> Extract
####################
Thanks for the update!  Glad you had a great time and that the resort ranked a "10."  I am looking forward to our next visit in 2011:whoopie: .


----------



## DeniseM (Nov 30, 2010)

gregb said:


> You can try waiting until 8 months out, and use your SO's to reserve an Ocean View unit, but by that time, you are competing with all the other *wood SVN members for a unit and view.



You can't reserve a specific view when you make a Star Option exchange - your unit is  assigned by the resort.  You have no priority for view.


----------



## zentraveler (Jan 17, 2011)

Have appreciated this thread. First visit there in 2 weeks. 

Is there any "incentive" for attending the sales/informational meeting about the property? First time at the resort and although we usually trade our Four Seasons Aviara time for time in Hawaii we got a promotional offer and are using that instead. I am interested in knowing more about the property, but wonder what the deal is with the info meetings. Interestingly, we don't seem to need to agree to attend one for the offer.


----------



## DeniseM (Jan 17, 2011)

zentraveler said:


> Have appreciated this thread. First visit there in 2 weeks.
####################
> Information supplied
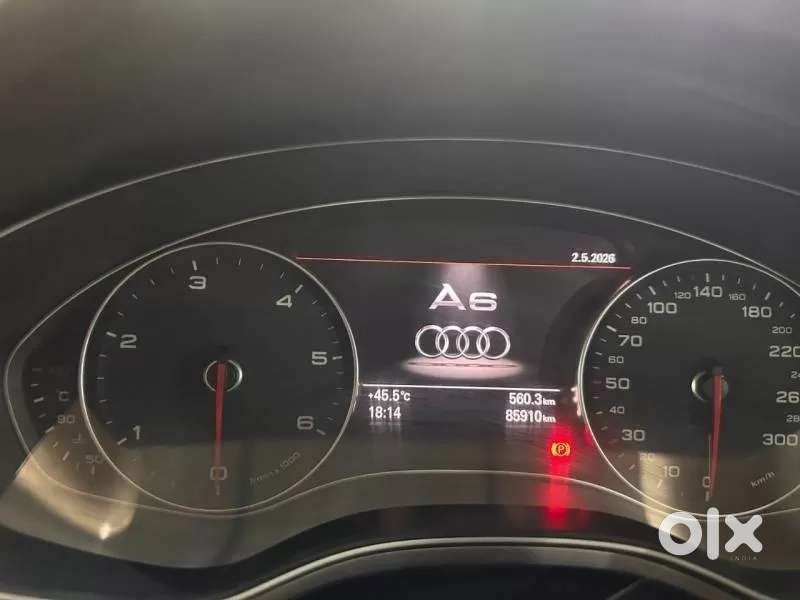 Audi A6, 2013, Diesel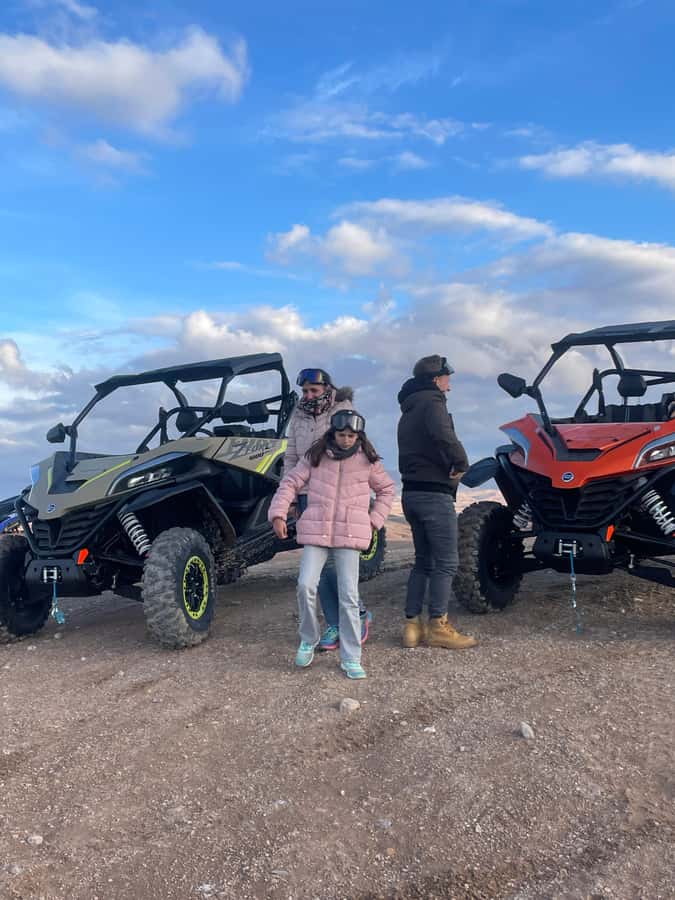 Marrakech: Private Buggy Adventure in Agafay Desert with Tea - Leaving Marrakech: pickup, transfer, and the safety briefing you’ll appreciate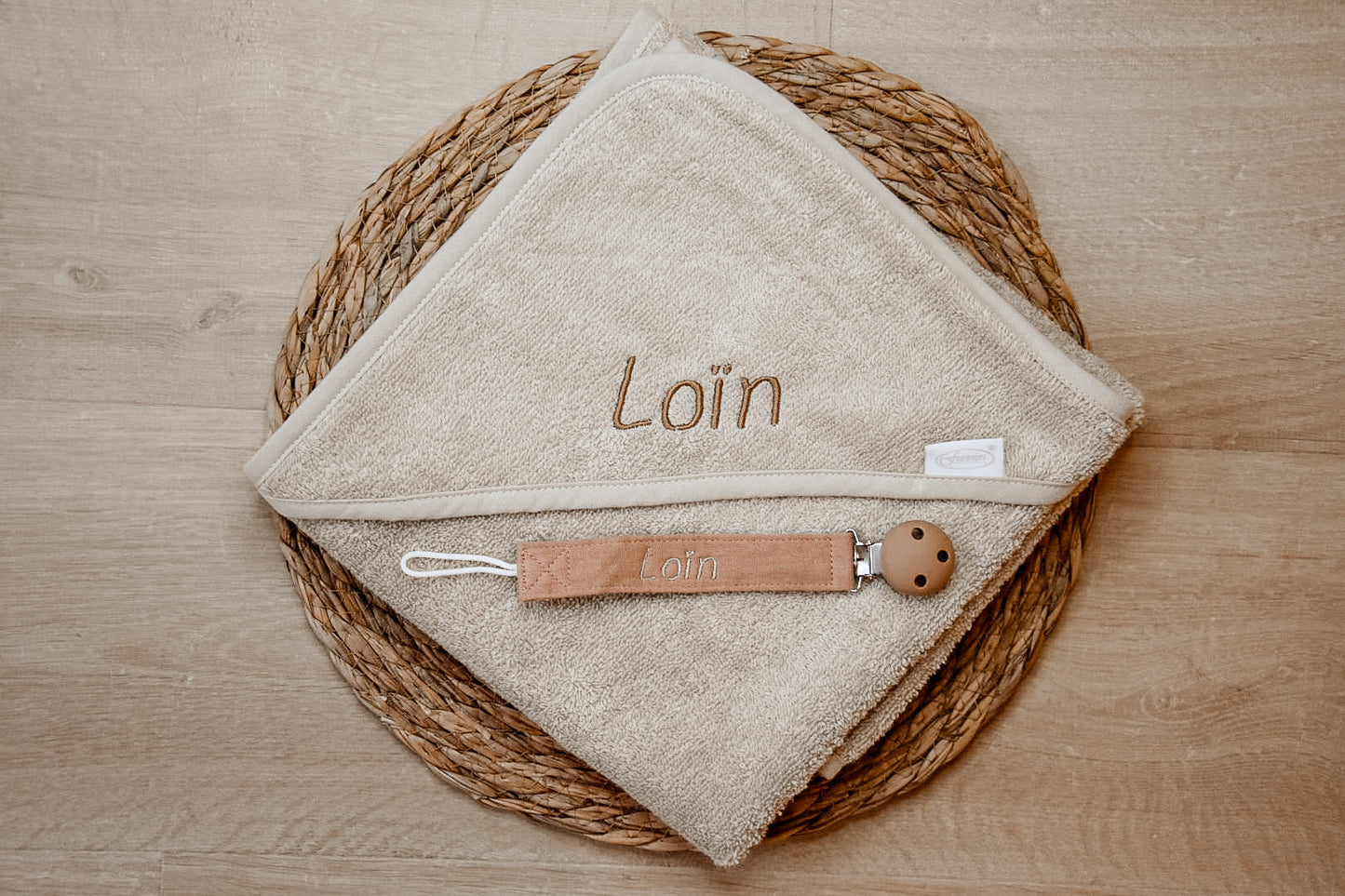 Gift set Loïn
####################
> Tasks for this exercise
1: Please restate, word for word, the part of the resort forum thread between "Thanks for the" and "(Nov 30, 2010)", inclusive.
2: Resume the resort forum thread from its last line.
The listing was taken from a separate source.

> Answers below
1:
Thanks for the update!  Glad you had a great time and that the resort ranked a "10."  I am looking forward to our next visit in 2011:whoopie: .


----------



## DeniseM (Nov 30, 2010)

2:
> 
> Is there any "incentive" for attending the sales/informational meeting about the property? First time at the resort and although we usually trade our Four Seasons Aviara time for time in Hawaii we got a promotional offer and are using that instead. I am interested in knowing more about the property, but wonder what the deal is with the info meetings. Interestingly, we don't seem to need to agree to attend one for the offer.



It will be a hard-core sales presentation, and it won't be for this resort.  The resort is sold out.  It will be for the Westin in Princeville or Cancun, most likely.  They are offering a $100 resort gift certificate.

I would skip it!


----------



## zentraveler (Jan 17, 2011)

> DeniseM said:
> 
> 
> > It will be a hard-core sales presentation, and it won't be for this resort.  The resort is sold out.  It will be for the Westin in Princeville or Cancun, most likely.  They are offering a $100 resort gift certificate.
> ...



Thanks Denise. Interestingly when we were at Princeville last year no one even mentioned the sales presentation. These sales presentations are fascinating (we shrinks are fascinated by all kinds  of things), but the hard-core part is what gets so frustrating. I am more than willing to consider any of this information seriously, but why they think I would be willing to buy anything that expensive on the spot, I have no idea (except that they don't get any commission for my "consideration"  ).


----------



## DeniseM (Jan 17, 2011)

The other issue is regarding how "informative" a the presentation would be.  Their goal is to sell you the TS - not to be informative or even truthful.  You have come to the best place for truthful information - TUG!


----------



## eakhat (Jan 19, 2011)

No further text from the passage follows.